Calma. Qualche cannonata, qualche fucilata delle vedette. Giornata meravigliosa di sole. Il capitano Mozzoni mi chiama alla sua tenda. Trovo con lui il sottotenente Fava, del 27° battaglione. Lunga, amichevole conversazione.
23 Settembre.
Siamo a 1897 metri d'altezza. Il pendio della montagna è del 75-80 %. Una vera parete. Guai a rotolare un sasso! Per salire e scendere ci gioviamo di una corda che, legata agli alberi, va dal Comando della compagnia al posto estremo di collegamento, in fondo valle. Ieri sera, pioggia eccezionale di bombe. Sono bombe che si annunciano con un sibilo curiosissimo. Quasi umano. Sono lanciate col fucile. Se trovano il terreno molle, non scoppiano. Ma ieri sera sono scoppiate quasi tutte. Nessuno di noi ha potuto chiudere occhio. Un morto e un ferito. Il morto è tal Bertelli, richiamato dell'84, contadino di Migliarino (Ferrara). La bomba gli è scoppiata sopra e gli ha squarciato il petto. Il ferito non è grave. Si distribuisce la posta.

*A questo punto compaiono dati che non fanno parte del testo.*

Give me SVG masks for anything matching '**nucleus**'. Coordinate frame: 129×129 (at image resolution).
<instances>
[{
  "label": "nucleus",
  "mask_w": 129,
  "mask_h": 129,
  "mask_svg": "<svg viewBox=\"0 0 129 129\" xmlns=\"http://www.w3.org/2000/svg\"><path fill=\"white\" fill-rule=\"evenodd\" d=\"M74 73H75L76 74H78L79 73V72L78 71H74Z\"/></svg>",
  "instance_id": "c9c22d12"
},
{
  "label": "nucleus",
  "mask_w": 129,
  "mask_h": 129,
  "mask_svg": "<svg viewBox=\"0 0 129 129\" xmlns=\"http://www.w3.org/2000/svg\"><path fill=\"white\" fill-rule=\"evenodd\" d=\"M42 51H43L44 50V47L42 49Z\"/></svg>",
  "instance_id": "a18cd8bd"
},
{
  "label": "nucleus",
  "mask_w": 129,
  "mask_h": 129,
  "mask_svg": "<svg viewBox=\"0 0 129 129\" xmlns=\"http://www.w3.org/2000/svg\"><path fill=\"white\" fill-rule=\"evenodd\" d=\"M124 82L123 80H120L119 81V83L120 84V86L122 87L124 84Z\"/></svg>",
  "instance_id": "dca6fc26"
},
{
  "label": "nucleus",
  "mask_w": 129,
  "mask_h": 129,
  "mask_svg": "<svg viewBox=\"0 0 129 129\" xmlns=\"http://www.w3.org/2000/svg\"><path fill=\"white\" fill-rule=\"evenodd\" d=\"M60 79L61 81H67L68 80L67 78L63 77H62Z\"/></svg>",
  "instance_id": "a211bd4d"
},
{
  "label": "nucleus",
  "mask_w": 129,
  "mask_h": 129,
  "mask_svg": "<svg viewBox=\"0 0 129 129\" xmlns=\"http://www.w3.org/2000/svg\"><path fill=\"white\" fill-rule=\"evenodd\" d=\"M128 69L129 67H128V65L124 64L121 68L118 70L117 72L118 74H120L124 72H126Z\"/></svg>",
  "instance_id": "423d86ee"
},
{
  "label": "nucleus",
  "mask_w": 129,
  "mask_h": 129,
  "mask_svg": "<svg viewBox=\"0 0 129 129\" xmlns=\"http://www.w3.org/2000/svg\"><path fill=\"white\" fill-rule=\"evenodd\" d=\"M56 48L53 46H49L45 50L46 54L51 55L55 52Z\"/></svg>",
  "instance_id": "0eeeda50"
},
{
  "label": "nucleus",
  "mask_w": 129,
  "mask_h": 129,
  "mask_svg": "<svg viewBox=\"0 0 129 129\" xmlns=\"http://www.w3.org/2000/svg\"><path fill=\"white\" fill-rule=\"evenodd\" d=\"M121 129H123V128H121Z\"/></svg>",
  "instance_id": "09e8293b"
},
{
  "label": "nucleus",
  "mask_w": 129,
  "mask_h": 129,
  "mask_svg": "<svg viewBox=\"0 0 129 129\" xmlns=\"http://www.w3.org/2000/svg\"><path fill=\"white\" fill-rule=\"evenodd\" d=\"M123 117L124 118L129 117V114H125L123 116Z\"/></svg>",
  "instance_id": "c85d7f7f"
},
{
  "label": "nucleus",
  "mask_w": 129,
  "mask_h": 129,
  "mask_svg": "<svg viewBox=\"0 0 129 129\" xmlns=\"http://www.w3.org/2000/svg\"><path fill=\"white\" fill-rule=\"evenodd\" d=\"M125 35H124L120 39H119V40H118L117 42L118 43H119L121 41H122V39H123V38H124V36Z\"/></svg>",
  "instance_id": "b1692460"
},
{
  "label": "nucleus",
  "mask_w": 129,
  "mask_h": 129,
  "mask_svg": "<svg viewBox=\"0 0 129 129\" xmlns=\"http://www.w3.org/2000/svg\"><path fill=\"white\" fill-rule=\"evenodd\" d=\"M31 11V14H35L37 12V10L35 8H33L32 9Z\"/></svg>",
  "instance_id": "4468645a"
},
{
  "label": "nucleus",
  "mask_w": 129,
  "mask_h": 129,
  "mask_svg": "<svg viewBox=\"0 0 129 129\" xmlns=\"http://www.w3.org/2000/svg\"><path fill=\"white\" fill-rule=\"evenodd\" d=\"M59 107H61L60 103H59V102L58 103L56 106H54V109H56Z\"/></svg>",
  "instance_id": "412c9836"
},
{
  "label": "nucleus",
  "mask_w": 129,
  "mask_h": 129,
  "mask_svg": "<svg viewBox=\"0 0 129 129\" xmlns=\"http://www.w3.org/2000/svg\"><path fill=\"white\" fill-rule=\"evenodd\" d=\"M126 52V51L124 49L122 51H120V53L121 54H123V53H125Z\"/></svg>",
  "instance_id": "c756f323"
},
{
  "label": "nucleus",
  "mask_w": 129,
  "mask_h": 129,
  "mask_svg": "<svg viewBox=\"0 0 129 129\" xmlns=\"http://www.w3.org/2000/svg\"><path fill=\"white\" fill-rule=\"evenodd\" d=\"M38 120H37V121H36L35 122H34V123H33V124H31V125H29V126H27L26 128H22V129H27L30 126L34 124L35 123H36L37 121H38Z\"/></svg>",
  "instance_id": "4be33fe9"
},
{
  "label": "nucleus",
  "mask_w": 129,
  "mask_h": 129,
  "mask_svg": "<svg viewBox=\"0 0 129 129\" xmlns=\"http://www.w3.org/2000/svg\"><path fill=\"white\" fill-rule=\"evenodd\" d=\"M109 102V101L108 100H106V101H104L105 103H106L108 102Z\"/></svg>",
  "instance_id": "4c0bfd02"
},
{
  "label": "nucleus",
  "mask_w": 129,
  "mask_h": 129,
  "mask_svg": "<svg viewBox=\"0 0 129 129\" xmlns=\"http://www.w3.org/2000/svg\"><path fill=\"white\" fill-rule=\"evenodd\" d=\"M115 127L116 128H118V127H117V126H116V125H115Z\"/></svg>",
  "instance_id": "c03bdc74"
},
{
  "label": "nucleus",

Il mio compagno di trincea, l'abruzzese Giacobbe Petrella, di Pescasseroli (Aquila), lavora furiosamente di vanghetta e piccozzino per rendere un pochino più solido il nostro riparo. Accanto a me alcuni bersaglieri giocano tranquillamente a sette e mezzo. È quell'indemoniato di Marcamo che tiene banco.